● ASSIGNMENT:
Exactly the lines from the opening of the data through the line containing "Q: What species is this?" should be reproduced, please, with nothing added.

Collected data
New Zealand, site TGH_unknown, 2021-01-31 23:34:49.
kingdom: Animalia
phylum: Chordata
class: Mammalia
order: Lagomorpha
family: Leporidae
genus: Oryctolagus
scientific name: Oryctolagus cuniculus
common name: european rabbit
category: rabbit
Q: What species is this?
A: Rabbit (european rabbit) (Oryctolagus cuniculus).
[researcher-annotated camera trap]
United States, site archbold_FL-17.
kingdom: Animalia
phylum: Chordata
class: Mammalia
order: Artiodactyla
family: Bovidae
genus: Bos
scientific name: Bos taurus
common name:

● FINISHED TASK:
New Zealand, site TGH_unknown, 2021-01-31 23:34:49.
kingdom: Animalia
phylum: Chordata
class: Mammalia
order: Lagomorpha
family: Leporidae
genus: Oryctolagus
scientific name: Oryctolagus cuniculus
common name: european rabbit
category: rabbit
Q: What species is this?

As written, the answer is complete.